Profiling options for multiple table

When profiling multiple tables, you can pass a list of dictionaries to apply different options to each one. Wildcard patterns are supported, allowing you to match table names and apply specific options based on those patterns.

from databricks.labs.dqx.profiler.profiler import DQProfiler
from databricks.sdk import WorkspaceClient

ws = WorkspaceClient()
profiler = DQProfiler(ws)

tables = [
"dqx.bronze.table_001",
"dqx.silver.table_001",
"dqx.silver.table_002",
]

# Custom options with wildcard patterns
custom_table_options = [
{
"table": "*", # matches all tables by pattern
"options": {"sample_fraction": 0.5}
},
{
"table": "dqx.silver.*", # matches tables in the 'dqx.silver' schema by pattern
"options": {"num_sigmas": 5}
},
{
"table": "dqx.silver.table_*", # matches tables in 'dqx.silver' schema and having 'table_' prefix
"options": {"num_sigmas": 5}
},
{
"table": "dqx.silver.table_002", # matches a specific table, overrides generic option
"options": {"sample_fraction": 0.1}
},
]

# Profile multiple tables using custom options
results = profiler.profile_tables(tables=tables, options=custom_table_options)
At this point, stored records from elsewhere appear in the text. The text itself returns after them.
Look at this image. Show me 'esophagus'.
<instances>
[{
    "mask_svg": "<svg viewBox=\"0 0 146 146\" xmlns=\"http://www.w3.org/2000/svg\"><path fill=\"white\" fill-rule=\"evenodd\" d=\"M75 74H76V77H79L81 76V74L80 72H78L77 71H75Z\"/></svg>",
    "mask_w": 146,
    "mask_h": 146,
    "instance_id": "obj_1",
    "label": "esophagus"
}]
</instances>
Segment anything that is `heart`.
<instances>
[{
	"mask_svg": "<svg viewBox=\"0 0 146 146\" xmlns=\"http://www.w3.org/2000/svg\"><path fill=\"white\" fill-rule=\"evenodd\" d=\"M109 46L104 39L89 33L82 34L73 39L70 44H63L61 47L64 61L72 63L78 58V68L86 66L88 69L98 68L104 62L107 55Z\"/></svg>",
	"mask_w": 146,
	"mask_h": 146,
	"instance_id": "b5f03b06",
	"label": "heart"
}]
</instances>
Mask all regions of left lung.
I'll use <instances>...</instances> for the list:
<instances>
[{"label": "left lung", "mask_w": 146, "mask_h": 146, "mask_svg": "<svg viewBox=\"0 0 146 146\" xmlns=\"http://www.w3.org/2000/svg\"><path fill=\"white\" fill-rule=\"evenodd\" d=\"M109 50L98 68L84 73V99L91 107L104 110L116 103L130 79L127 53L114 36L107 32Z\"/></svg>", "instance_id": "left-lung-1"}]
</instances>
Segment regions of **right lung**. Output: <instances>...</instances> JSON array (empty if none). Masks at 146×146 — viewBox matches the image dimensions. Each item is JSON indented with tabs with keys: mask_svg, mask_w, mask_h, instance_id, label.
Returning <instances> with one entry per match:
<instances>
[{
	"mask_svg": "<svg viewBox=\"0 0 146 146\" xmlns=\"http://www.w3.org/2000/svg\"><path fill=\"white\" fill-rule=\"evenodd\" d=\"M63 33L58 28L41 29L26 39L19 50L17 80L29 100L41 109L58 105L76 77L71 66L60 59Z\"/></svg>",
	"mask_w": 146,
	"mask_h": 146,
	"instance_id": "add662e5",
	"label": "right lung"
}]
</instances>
# Profile multiple tables by wildcard patterns using custom options
results = profiler.profile_tables(
patterns=["dqx.*"],
options=custom_table_options
)

Understanding summary statistics

How the data is profiled

To ensure efficiency, summary statistics are computed on a sampled subset of your data, not the entire dataset. By default, the profiler proceeds as follows:

  1. It samples the rows of the dataset you provide by using Spark’s DataFrame.sample (default sample_fraction = 0.3), which is probabilistic, hence the sampled row count is not guaranteed to be exact; the number may be slightly higher or lower.
  2. A limit is applied to the sampled rows (default limit = 1000).
  3. Statistics are computed on this final sampled-and-limited DataFrame.
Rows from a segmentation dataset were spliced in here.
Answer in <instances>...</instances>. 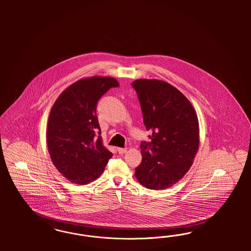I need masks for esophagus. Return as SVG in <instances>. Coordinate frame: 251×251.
I'll return each mask as SVG.
<instances>
[{"mask_svg":"<svg viewBox=\"0 0 251 251\" xmlns=\"http://www.w3.org/2000/svg\"><path fill=\"white\" fill-rule=\"evenodd\" d=\"M117 151L119 152V153H124V152H127V148H121V147H119V148H117Z\"/></svg>","mask_w":251,"mask_h":251,"instance_id":"34e87169","label":"esophagus"}]
</instances>
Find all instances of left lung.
<instances>
[{
    "mask_svg": "<svg viewBox=\"0 0 251 251\" xmlns=\"http://www.w3.org/2000/svg\"><path fill=\"white\" fill-rule=\"evenodd\" d=\"M135 89L149 141L141 144L142 163L135 168L139 182L150 190H165L189 171L199 149V122L190 101L173 85L139 79Z\"/></svg>",
    "mask_w": 251,
    "mask_h": 251,
    "instance_id": "1",
    "label": "left lung"
}]
</instances>
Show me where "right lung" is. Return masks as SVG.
Here are the masks:
<instances>
[{
  "instance_id": "1",
  "label": "right lung",
  "mask_w": 251,
  "mask_h": 251,
  "mask_svg": "<svg viewBox=\"0 0 251 251\" xmlns=\"http://www.w3.org/2000/svg\"><path fill=\"white\" fill-rule=\"evenodd\" d=\"M119 85L112 77L82 79L62 92L51 107L48 149L54 166L72 183L94 181L112 157L102 145L97 105L105 93Z\"/></svg>"
}]
</instances>
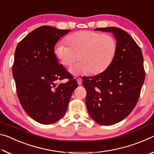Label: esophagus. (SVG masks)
<instances>
[{
  "mask_svg": "<svg viewBox=\"0 0 154 154\" xmlns=\"http://www.w3.org/2000/svg\"><path fill=\"white\" fill-rule=\"evenodd\" d=\"M77 83L79 85H82V79H81V78H78V79H77Z\"/></svg>",
  "mask_w": 154,
  "mask_h": 154,
  "instance_id": "1",
  "label": "esophagus"
}]
</instances>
These are defaults that can be customized programmatically as detailed in the Profiling Options section, or via profiler_config in the configuration file if DQX is installed as a tool.
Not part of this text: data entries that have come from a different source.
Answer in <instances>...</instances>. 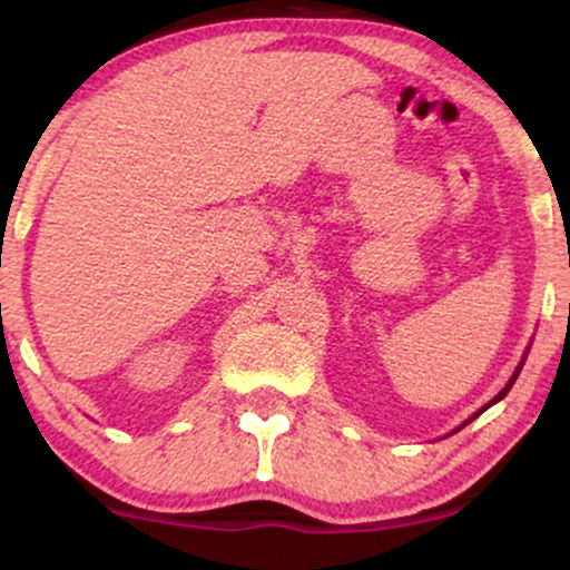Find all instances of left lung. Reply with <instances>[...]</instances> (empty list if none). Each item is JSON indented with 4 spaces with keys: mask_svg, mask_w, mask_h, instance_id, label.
I'll return each mask as SVG.
<instances>
[{
    "mask_svg": "<svg viewBox=\"0 0 570 570\" xmlns=\"http://www.w3.org/2000/svg\"><path fill=\"white\" fill-rule=\"evenodd\" d=\"M520 370H522V362H520V367H517V370H514L512 381H509L507 385H503V389H501V394H499V396H495V399H493V402H490V404H495V402H499V399H503V396H507V394H509V389H512V385H514V381H517V375H520ZM490 404H488V407H490ZM480 412H482V410H480ZM480 412H474V415H472V417H469V421H466V423H472V421H474V417H476V415H480ZM466 423H463V426H466Z\"/></svg>",
    "mask_w": 570,
    "mask_h": 570,
    "instance_id": "obj_1",
    "label": "left lung"
}]
</instances>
Rule of thumb: count ≈ min(limit, sample_fraction × total_rows).

Summary Statistics Reference

FieldMeaningNotes
countRows actually profiled (after sampling and limit)≈ min(limit, sample_fraction × total_rows)
meanArithmetic average of non-null numeric valuesN/A for non-numeric
stddevSample standard deviation of non-null numeric valuesN/A for non-numeric
minSmallest non-null valueString = lexicographic; Date/Timestamp = earliest; Numeric = minimum
25 / 50 / 75Approximate 25th/50th/75th percentiles of non-null numeric valuesUses Spark approximate quantiles
maxLargest non-null valueString = lexicographic; Date/Timestamp = latest; Numeric = maximum
count_non_nullNumber of non-null entries within the profiled rows
count_nullNumber of null entries within the profiled rowscount_non_null + count_null = count

Performance considerations

When profiling large datasets, use sampling and limits for best performance.

# For large datasets, use aggressive sampling
large_dataset_opts = {
"sample_fraction": 0.01, # Sample only 1% for very large datasets
"limit": 10000, # Increase limit for better statistical accuracy
"sample_seed": 42, # Use consistent seed for reproducible results
}

# For medium datasets, use moderate sampling
medium_dataset_opts = {
"sample_fraction": 0.1, # Sample 10%
"limit": 5000, # Reasonable limit
}

# For small datasets, disable sampling
small_dataset_opts = {
"sample_fraction": None, # Use all data
"limit": None, # No limit
}
Profiling with sampled data

Summary statistics from limited samples may not reflect the characteristics of the overall dataset. Balance the sampling rate and limits with your desired profile accuracy. Manually review and tune rules generated from profiles on sample data to ensure correctness.